Kein lukratives Geschäft mehr

Wofür es Punkte gibt, das hat sich im Lauf der Zeit verändert: „Zu DDR-Zeiten wurde vor allem Wert auf leistungsstarke Tiere gelegt, die zum Beispiel viele und gesunde Nachkommen zeugen konnten“, so Horst Förster, der seit 1977 züchtet. „Mittlerweile geht es hauptsächlich um die Schönheit der Tiere.“ Vor der Wende habe sich die Kaninchenzucht auch finanziell gelohnt, entsprechend viele Züchter habe es gegeben. „Heute ist die Arbeit mit den Tieren kein lukratives Geschäft mehr“, so der 74-Jährige. „Das muss man schon um der Sache willen machen.“ Für ihn selbst scheint ein Leben ohne Kaninchen möglich – aber sinnlos. Zusammen mit seiner Ehefrau Sieglinde hält er rund 40 Tiere der Rassen Havanna und Zwergwidder.

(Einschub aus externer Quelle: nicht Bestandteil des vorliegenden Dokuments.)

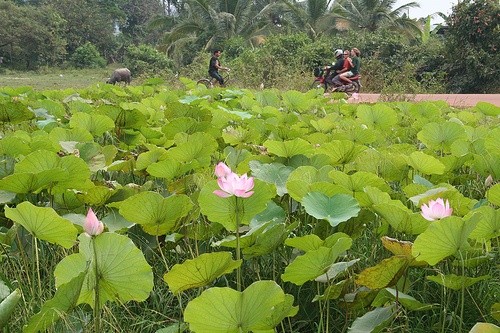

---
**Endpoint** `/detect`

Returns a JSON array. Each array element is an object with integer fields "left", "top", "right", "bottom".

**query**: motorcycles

[{"left": 312, "top": 62, "right": 361, "bottom": 93}]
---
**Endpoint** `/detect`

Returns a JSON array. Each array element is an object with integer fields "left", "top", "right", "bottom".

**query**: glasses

[{"left": 344, "top": 53, "right": 347, "bottom": 55}]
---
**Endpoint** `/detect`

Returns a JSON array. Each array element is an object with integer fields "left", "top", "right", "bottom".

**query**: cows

[{"left": 105, "top": 67, "right": 132, "bottom": 87}]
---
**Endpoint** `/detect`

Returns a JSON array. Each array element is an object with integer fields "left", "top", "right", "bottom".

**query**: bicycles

[{"left": 196, "top": 68, "right": 241, "bottom": 89}]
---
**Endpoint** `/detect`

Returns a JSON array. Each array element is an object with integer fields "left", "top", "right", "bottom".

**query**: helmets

[{"left": 334, "top": 49, "right": 343, "bottom": 58}]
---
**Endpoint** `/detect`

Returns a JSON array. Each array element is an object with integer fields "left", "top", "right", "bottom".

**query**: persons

[
  {"left": 326, "top": 48, "right": 360, "bottom": 91},
  {"left": 209, "top": 50, "right": 227, "bottom": 85}
]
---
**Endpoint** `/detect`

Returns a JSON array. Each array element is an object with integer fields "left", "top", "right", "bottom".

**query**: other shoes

[
  {"left": 339, "top": 85, "right": 346, "bottom": 89},
  {"left": 332, "top": 87, "right": 337, "bottom": 92},
  {"left": 348, "top": 81, "right": 354, "bottom": 88}
]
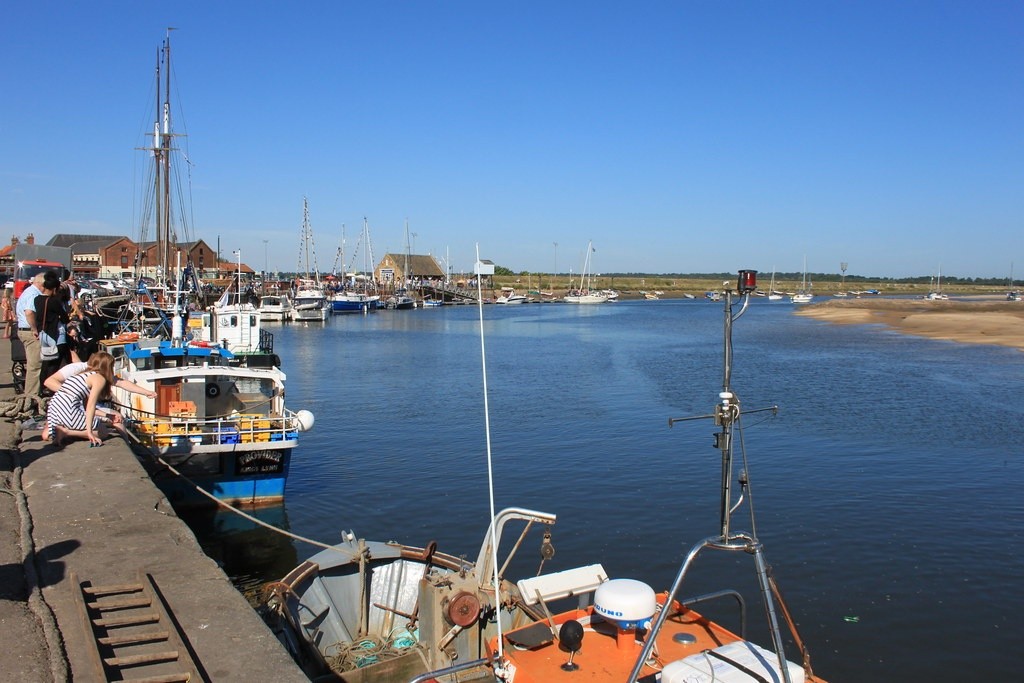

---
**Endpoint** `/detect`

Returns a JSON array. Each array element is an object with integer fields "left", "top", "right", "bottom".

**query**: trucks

Einen Teil der Tiere verkauft das Ehepaar – vor allem zu Weihnachten. Der andere Teil wird zur Zucht verwendet – oder landet im eigenen Kochtopf. „Wir essen die Tiere meiner Frau“, meint Horst Förster schmunzelnd.

Bevor jedoch die meisten Tiere des aktuellen Zuchtjahres in die Pfanne kommen, bereiten die insgesamt 23 Zeithainer Züchter die große Schau zum 95. Vereinsgeburtstag vor. „Das ist der Lohn für ein ganzes Jahr Arbeit“, so der agile Rentner.

Viel Mühe und Zeit

Ob es in fünf Jahren einen 100. Geburtstag und danach weitere Jubiläen geben wird? Schwer zu sagen. Weil das Hobby viel Mühe und Zeit erfordert, gleichzeitig aber wenig abwirft, gibt es auch in Zeithain kaum Nachwuchszüchter. Der Altersdurchschnitt im Verein liegt bei 60 Jahren. „Die jungen Leute haben heute lange Arbeitstage und -wege, da bleibt kaum Zeit und andere Angebote gibt es viele“, meint Horst Förster, dessen eigene Kinder keine Kaninchen züchten. Mag sein, dass diese intensive Beschäftigung mit den Tieren etwas dem Zeitgeist zu wider läuft, der ständige Flexibilität und Mobilität predigt. Trotzdem ist sich der langjährige Züchter sicher: „Ganz aussterben wird auch die Rassekaninchenzucht nicht, denn wer einmal dran hängt, lässt so schnell nicht wieder los.“

Die Kreisschau des Verbandes Riesa-Großenhain findet am nächsten Wochenende, 24. und 25. Oktober, in der Mehrzweckhalle Röderau statt. Gezeigt werden etwa 264 Tiere aus 30 verschiedenen Rassen. Der Eintritt ist frei.